Go with them. Take the children and go – NOW.

Michen blinked away a hazy twilight reverie brought on partly from weeks of fitful sleep and partly from the quiet lull of the sea. His temples were still bruised from the force of Vóshana's words. Vóshana had been so insistent and urgent when she'd sent the thought to him that she had seemed far more than human – even more than a human endowed with magic.

It had been restlessness beyond recent events. Most Gorvians had a streak like that now, but they could bottle it, hold it back, even transform it. Vóshana's had leapt to the surface and remained in plain sight. It had gone beyond breaking loose from her normal restraints. It had hovered above and around her like fog in deepest night, and Michen hadn't been able to quell it.

Michen had promised to wait for her before they sailed from Gorvia. If there was enough time for her to risk the journey to the other side of the island, there was enough time to wait for her return. The thought of running away to safety without her – it was worse than the slaughters on battlefields. But Vóshana's temper, shorter and shorter, had become too firm to refuse.

Now, alone despite a ship with several hundred passengers, Michen couldn't put off such thoughts anymore.

War changed everything. A hundred years of open conflict would have broken other nations. For good and bad, procreation had become a symbol of rebellion. Those who wanted to oppose Folan in quiet ways had raised their children to be sturdy and stubborn. Entire generations had come and gone in that way, rising up in waves like wheat in the field only to be crushed into dust at harvest time.

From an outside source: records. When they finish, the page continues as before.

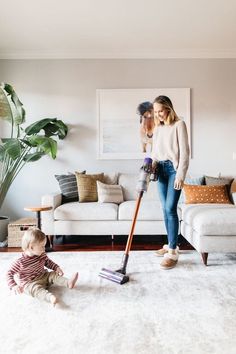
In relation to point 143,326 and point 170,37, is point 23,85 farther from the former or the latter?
point 143,326

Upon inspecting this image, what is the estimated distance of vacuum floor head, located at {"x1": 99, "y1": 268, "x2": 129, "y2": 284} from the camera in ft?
6.37

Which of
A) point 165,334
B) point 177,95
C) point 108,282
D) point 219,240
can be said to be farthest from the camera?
point 177,95

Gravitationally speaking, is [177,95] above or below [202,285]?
above

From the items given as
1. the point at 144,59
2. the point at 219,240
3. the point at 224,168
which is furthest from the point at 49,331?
the point at 144,59

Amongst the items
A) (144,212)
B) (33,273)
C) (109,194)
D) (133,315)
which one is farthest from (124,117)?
(133,315)

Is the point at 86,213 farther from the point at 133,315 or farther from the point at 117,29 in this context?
the point at 117,29

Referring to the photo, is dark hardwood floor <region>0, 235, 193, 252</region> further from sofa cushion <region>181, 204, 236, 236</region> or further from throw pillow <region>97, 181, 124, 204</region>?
sofa cushion <region>181, 204, 236, 236</region>

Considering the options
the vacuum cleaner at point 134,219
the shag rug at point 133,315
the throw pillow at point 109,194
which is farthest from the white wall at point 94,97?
the shag rug at point 133,315

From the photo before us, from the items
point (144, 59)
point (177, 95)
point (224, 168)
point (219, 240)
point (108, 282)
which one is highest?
point (144, 59)

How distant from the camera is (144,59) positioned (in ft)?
12.6

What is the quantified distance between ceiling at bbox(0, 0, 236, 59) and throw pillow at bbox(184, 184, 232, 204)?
183 cm

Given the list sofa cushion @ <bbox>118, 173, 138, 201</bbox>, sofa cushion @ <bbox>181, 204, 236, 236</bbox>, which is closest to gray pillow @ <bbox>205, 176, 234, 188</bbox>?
sofa cushion @ <bbox>118, 173, 138, 201</bbox>

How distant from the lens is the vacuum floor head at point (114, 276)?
1.94 meters

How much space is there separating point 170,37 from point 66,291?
3.10 meters
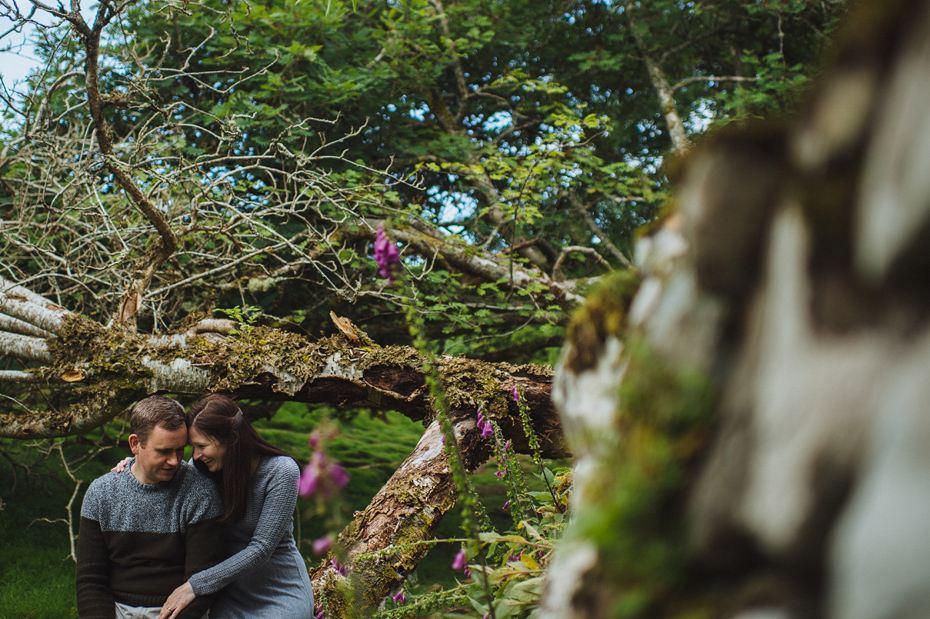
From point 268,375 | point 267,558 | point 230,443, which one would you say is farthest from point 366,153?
point 267,558

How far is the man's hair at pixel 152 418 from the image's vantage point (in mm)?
2718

Michen rubbed his eyes as he was forced to ponder the situation yet again.

In their last month on Gorvia, Vóshana's moods had been so contagious that her messages to him lingered as confusing fogs in Michen's otherwise clear and sensible mind. His wife was a true Gorvian native, born and bred in the ways of a people almost as old as the world itself. He was not. He understood as much about Gorvia's tribes and traditions as anyone else, but Vóshana occasionally still managed to surprise him – this time for the worse.

The matter in the north had been too pressing to trust to anyone else, and she'd known it. She had insisted in the furtive, stubborn way so common among war wives and other willful sorts. She had said that it was her turn to take a risk for loved ones. When Michen had calmed her anxiety long enough to ask her how she planned to find him if she was intercepted, she had simply told him that she would bribe another shipmaster and catch Michen's ship mid-journey.

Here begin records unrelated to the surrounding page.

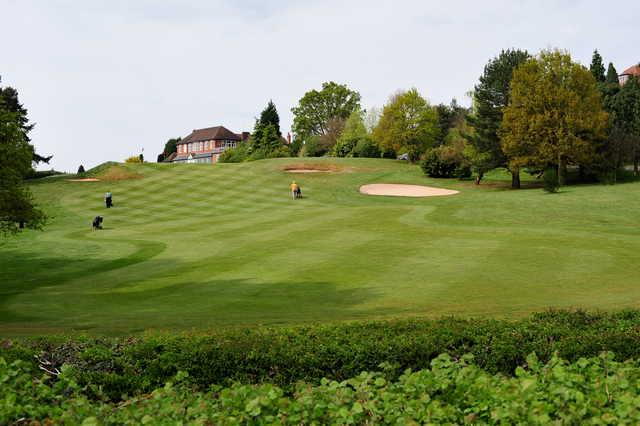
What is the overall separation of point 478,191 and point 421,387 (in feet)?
178

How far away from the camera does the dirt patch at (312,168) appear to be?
241 ft

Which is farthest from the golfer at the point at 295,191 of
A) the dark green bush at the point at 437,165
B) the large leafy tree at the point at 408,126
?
the large leafy tree at the point at 408,126

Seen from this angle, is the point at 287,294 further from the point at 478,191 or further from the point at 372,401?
the point at 478,191

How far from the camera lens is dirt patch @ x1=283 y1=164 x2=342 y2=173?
73.4 metres

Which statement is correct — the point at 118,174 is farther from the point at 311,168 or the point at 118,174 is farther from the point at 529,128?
the point at 529,128

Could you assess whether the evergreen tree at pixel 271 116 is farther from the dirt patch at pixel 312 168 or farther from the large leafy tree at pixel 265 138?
the dirt patch at pixel 312 168

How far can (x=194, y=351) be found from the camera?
9680mm

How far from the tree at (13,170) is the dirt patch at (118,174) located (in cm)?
4585

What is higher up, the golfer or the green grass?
the golfer

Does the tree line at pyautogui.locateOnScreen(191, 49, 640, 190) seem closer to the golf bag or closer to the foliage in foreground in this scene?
the golf bag

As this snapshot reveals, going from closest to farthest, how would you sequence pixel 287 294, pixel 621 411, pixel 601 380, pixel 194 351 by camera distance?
pixel 621 411, pixel 601 380, pixel 194 351, pixel 287 294

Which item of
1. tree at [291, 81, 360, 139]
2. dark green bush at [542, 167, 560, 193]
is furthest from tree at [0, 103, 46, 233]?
tree at [291, 81, 360, 139]

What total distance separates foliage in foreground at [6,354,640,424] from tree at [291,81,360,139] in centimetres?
13893

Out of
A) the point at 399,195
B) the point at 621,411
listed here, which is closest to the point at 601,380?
the point at 621,411
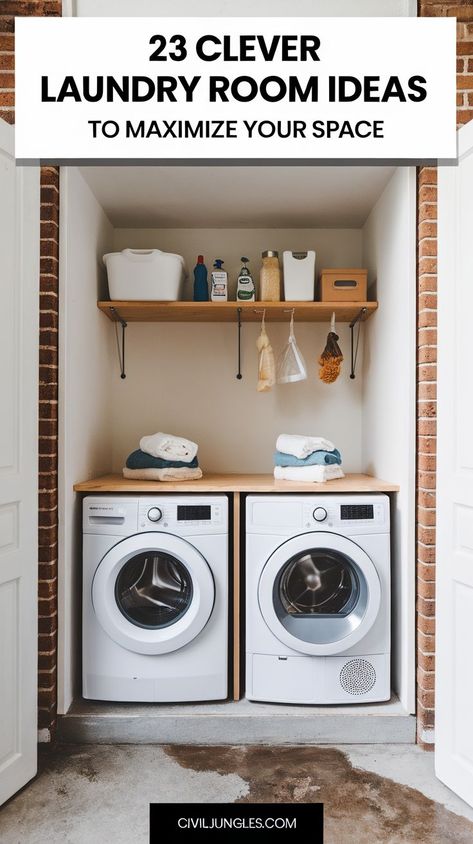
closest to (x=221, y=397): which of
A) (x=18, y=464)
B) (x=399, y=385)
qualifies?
(x=399, y=385)

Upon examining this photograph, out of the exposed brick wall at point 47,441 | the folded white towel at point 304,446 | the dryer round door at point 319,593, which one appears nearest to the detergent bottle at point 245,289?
the folded white towel at point 304,446

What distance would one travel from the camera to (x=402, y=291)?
236 cm

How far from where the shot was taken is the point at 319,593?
247 cm

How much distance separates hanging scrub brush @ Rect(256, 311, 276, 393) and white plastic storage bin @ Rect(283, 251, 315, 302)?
0.57ft

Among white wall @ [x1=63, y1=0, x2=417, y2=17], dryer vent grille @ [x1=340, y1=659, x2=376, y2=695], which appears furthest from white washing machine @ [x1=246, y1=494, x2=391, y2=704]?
white wall @ [x1=63, y1=0, x2=417, y2=17]

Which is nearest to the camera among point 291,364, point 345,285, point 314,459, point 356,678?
point 356,678

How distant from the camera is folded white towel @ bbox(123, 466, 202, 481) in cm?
256

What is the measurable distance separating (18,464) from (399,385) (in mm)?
1434

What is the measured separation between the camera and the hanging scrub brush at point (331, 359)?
2943mm

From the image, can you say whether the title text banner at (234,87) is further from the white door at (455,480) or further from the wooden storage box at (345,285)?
the wooden storage box at (345,285)

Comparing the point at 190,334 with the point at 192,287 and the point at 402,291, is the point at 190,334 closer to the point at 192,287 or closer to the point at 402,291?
the point at 192,287

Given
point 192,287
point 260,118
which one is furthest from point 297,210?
point 260,118

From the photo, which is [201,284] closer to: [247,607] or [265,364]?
[265,364]

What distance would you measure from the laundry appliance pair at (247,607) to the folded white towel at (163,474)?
0.60ft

That was yet to happen. No ship had come. No message had drifted on the night air and settled among his dreams. Three weeks in a swift ship had been bleak and long. The children were more and more uneasy, barely quelled by sea dogs' distracting stories of new adventures in new lands.

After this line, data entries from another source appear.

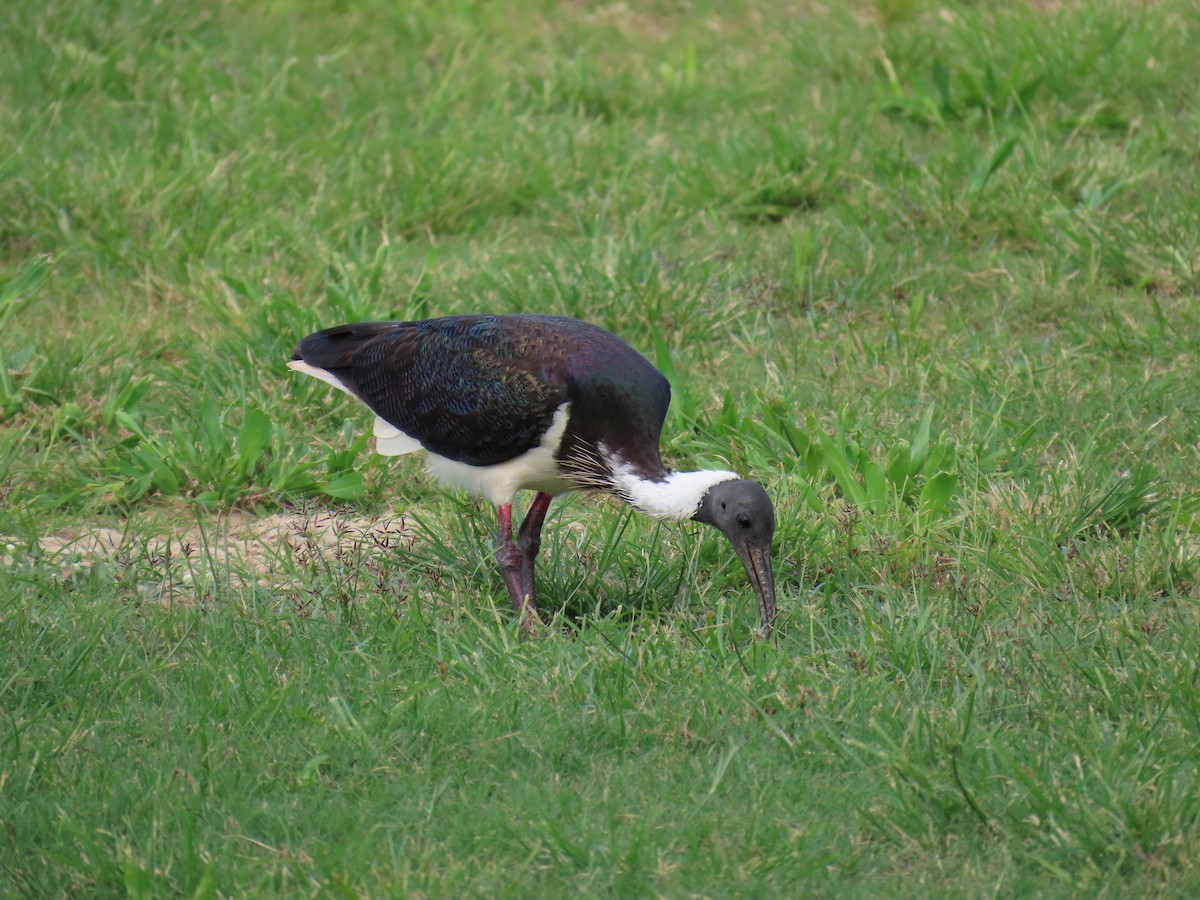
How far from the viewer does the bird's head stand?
408 centimetres

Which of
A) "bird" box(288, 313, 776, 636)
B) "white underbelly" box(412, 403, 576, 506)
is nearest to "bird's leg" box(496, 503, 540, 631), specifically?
"bird" box(288, 313, 776, 636)

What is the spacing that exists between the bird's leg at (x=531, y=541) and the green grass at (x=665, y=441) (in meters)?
0.08

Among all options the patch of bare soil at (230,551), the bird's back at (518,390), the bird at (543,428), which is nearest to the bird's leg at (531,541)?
the bird at (543,428)

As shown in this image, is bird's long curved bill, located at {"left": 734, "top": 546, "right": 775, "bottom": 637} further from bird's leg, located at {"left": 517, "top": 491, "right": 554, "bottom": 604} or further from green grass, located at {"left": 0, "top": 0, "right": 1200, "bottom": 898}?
bird's leg, located at {"left": 517, "top": 491, "right": 554, "bottom": 604}

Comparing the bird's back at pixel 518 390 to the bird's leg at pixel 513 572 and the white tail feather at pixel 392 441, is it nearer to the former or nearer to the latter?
the white tail feather at pixel 392 441

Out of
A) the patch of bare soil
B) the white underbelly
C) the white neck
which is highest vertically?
the white neck

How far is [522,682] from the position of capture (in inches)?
148

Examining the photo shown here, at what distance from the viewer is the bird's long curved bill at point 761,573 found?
13.3 feet

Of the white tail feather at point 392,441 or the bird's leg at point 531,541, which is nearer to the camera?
the bird's leg at point 531,541

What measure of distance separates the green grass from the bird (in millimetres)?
161

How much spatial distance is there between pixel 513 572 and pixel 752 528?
0.67 m

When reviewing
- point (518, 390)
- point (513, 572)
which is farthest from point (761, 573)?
point (518, 390)

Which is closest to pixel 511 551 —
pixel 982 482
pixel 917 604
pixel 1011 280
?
pixel 917 604

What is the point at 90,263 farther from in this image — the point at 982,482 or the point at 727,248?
the point at 982,482
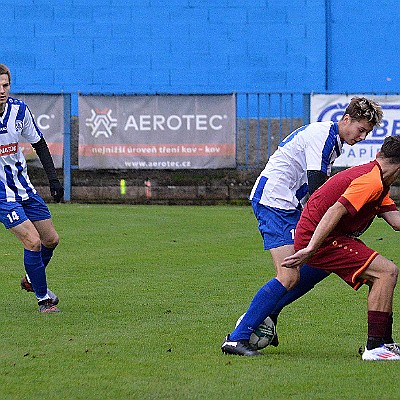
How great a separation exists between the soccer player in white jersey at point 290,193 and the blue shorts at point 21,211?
82.8 inches

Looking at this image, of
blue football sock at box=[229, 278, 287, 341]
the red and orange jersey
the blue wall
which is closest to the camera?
the red and orange jersey

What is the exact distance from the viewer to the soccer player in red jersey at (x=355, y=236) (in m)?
6.05

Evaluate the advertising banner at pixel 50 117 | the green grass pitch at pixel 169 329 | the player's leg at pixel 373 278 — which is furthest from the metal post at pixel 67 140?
the player's leg at pixel 373 278

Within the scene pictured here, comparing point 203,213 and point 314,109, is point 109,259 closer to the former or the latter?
point 203,213

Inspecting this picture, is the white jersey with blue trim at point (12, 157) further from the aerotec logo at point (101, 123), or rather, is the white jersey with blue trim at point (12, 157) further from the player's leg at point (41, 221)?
the aerotec logo at point (101, 123)

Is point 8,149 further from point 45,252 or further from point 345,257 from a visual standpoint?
point 345,257

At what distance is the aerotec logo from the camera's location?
1888 cm

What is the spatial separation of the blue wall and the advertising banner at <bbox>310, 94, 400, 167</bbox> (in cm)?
96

Michen kept his eyes distant on the sea, but he dug his fingernails into the rail each time his worries cycled around again. The children. His wife. What else could make a seasoned general want to abandon his home? He'd kept his promise to his men, at least: he'd brought his soldiers with him – what was left of them.

So many were gone. So many had disappeared. Chaos had been a good disguise for his greatest failings. He hadn't always sought out the bodies, the hanged men desperate to blot out their sight. Harsher men might have sent mercenaries out for the runaways, but Michen understood too much of their suffering. Aside from anything else, the manpower was too dear for such a move.

Their numbers had never been especially healthy, but the soldiers had generally begun their service as vibrant, competent fighters. They were ending it as broken leftovers of themselves, precious tokens of an arduous resistance. Those tokens had been the last thread to catch and unravel from a ragged shirt.